Anche i "Marroni del Monfenera", prodotto tipico della trevigiano, avranno presto il riconoscimento Dop. Lo rende noto la Confederazione Italiana Agricoltori, precisando che è appena giunta dal Ministero delle Politiche Agricole la protezione transitoria, in attesa del riconoscimento definitivo della Denominazione di Origine Protetta da parte della Commissione Ue.

 

"I "Marroni del Monfenera" per essere considerati tali – afferma la Cia – devono esse coltivati nel territorio dei comuni trevigiani di Borso del Grappa, Crespano del Grappa, Paderno del Grappa, Possagno, Cavaso del Tomba, Pederobba, San Zenone degli Ezzelini, Fonte, Asolo, Maser, Castelcucco, Monfumo, Cornuda, Montebelluna, Caerano di San Marco, Crocetta del Montello, Volpago del Montello, Giavera del Montello, Nervesa della Battaglia".

 

La produzione ha origine nell'epoca medievale, come attestato da un documento del 1351 che ne regolava la raccolta tra i capifamiglia. Il prodotto cresce nei terreni e nel clima della Pedemontana del Grappa, anche grazie all’umidità e alle abbondanti precipitazioni. "La tutela dei castagneti nell'area dei "Marroni del Monfenera" è confermata – rileva la stessa Gazzetta Ufficiale – nelle fonti notarili dei secoli successivi, che denunciano alle autorità competenti i tagli abusivi dei castagneti o la presenza di animali da pascolo fuori stagione che compromettono la raccolta delle castagne".

 

"Nel corso dei secoli – ribadisce la Cia – si sono verificati dei periodi di abbandono dei castagneti, alternati, però, a delle fasi di assiduo utilizzo del bosco come risorsa per il rifornimento di legna da ardere, per la produzione di frutti per l'alimentazione umana e animale e per ricavare legno per usi industriali.
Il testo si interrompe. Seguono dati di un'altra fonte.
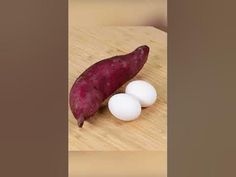 an egg and potato on a cutting board with the skin still attached to it's end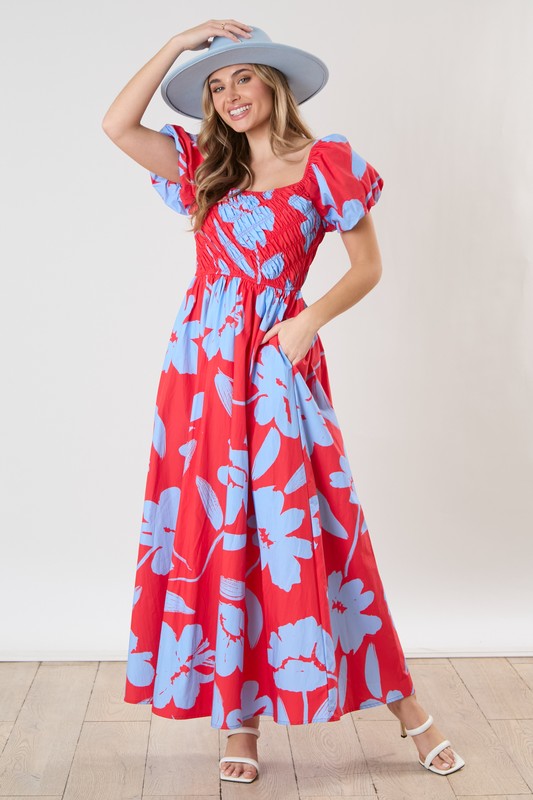 red maxi dress with flowers Amy Floral in 100% Polyester Hand Wash Cold Manufactured in China Designed in The USA Model is 58 is Wearing a Size Small Aylin Red Floral Ruched Halter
Una maggior attenzione alla castanicoltura si ha nella prima metà dell'800 sotto l'Impero Asburgico, dove vengono messi in evidenza, attraverso gli atti del catasto, la qualità e la classe delle castagne, a seconda dell'ubicazione dei castagneti. Anche con il Regno d'Italia continua la cura e l'attenzione alla castanicoltura. Nel 1884 risultavano nei distretti di Asolo e Montebelluna (la zona interessata ai "Marroni del Monfenera") coltivati a castagno 1668 ettari di bosco con 9.977 quintali di prodotto".

 

"Dopo un lungo periodo di produzione non elevata, dal 1980 la coltura del castagno – conclude la Cia – risulta in ripresa su tutto il territorio della Pedemontana del Grappa e del Montello, grazie in particolare al sorgere di numerose manifestazioni, tra le quali la mostra-mercato dei "Marroni del Monfenera", finalizzate alla promozione del castagno come pianta capace di migliorare l'ambiente ed i boschi, ma soprattutto per valorizzarne i frutti ed i numerosi derivati".